Indian actress (born 1996)

Nikki Tamboli (born 21 August 1996) is an Indian actress who primarily works in Telugu, Tamil cinema and Hindi television. She is known for participating in reality shows such as Bigg Boss 14, Fear Factor: Khatron Ke Khiladi 11, Bigg Boss Marathi season 5 and Celebrity MasterChef India.

==Early life==
Tamboli was born in a Marathi family on 21 August 1996 in Aurangabad, Maharashtra. Her brother Jatin died in 2021 due to COVID-19.

==Career==
She started her career as a model. In 2019, she made her acting debut with the Telugu horror comedy film Chikati Gadilo Chithakotudu playing the role of Pooja.

Tamboli later made her Tamil debut in the action horror film Kanchana 3 as Divya. Kanchana 3 grossed over ₹130 crore worldwide. Her third film was Thipparaa Meesam in Telugu where she played Mounika.

In 2020, she made her television debut through participating in the Hindi reality show Bigg Boss 14 where she emerged as the 2nd runner-up, and got immense fame and appreciation during her stint on the show.

In 2021, she participated in Colors TV's stunt-based reality show Fear Factor: Khatron Ke Khiladi 11, filmed in Cape Town where she finished at 10th place.

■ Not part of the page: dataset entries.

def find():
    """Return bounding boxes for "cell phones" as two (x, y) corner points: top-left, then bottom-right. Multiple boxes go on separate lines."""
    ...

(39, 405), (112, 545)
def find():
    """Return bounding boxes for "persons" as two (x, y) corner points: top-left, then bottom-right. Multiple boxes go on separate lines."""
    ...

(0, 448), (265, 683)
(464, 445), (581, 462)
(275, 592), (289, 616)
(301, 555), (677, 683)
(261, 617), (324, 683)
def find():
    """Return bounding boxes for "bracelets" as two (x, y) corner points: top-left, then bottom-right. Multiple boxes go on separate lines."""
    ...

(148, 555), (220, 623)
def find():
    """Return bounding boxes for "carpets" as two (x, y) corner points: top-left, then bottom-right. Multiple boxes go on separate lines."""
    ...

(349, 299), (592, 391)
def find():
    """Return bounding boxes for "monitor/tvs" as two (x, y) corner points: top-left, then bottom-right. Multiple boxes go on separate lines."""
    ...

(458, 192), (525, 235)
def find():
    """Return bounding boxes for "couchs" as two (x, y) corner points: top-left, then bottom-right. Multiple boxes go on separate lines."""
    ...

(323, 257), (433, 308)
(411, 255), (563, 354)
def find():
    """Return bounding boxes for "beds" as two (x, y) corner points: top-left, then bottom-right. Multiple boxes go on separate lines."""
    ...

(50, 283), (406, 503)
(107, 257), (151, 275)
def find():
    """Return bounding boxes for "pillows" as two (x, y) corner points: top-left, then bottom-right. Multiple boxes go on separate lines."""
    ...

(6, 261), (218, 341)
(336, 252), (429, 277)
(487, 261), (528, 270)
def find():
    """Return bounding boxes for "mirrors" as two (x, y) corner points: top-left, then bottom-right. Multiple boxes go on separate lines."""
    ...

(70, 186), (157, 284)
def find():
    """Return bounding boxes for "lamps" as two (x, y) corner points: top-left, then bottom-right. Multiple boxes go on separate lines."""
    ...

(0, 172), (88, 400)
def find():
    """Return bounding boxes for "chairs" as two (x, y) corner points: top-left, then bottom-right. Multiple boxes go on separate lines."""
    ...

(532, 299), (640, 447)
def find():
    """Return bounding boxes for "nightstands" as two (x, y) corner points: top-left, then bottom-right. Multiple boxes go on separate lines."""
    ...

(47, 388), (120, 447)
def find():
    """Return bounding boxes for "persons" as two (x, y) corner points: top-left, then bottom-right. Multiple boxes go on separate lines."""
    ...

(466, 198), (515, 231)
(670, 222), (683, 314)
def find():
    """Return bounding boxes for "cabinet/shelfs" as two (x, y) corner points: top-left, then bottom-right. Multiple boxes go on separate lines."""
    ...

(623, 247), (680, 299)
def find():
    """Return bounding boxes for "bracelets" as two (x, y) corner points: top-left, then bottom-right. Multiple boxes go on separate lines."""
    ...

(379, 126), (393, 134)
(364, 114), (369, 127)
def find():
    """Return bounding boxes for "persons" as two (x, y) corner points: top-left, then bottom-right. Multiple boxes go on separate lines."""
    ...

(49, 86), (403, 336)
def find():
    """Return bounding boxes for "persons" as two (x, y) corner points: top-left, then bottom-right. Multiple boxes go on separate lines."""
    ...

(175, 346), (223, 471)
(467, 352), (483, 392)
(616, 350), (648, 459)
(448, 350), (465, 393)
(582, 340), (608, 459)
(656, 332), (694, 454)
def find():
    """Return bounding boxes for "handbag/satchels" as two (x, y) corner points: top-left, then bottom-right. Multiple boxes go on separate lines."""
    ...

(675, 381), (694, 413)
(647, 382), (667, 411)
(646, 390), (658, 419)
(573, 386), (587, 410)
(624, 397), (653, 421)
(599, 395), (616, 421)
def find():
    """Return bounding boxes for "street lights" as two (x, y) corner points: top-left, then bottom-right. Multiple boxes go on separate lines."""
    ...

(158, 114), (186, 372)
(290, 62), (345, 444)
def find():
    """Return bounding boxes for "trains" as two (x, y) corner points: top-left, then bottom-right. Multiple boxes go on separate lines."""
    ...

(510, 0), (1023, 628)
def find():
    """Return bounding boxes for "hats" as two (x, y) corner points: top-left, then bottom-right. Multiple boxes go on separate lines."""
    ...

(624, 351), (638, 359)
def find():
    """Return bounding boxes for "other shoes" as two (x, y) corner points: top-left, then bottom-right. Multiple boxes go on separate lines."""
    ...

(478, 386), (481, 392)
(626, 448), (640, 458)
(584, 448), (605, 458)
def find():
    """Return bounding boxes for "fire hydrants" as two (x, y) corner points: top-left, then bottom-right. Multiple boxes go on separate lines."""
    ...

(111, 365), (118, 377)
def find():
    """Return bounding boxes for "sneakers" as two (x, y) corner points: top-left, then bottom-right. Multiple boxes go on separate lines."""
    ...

Apart from reality shows she was also seen in several music videos collaboration with channels such as T-Series, Saregama and Desi Music Factory.

In 2022, she was seen in Colors TV's game show The Khatra Khatra Show which was hosted by Bharti Singh and Haarsh Limbachiyaa.

In 2023, Tamboli made special appearance in the song "Cocktail" in Hindi film Jogira Sara Ra Ra opposite Nawazuddin Siddiqui.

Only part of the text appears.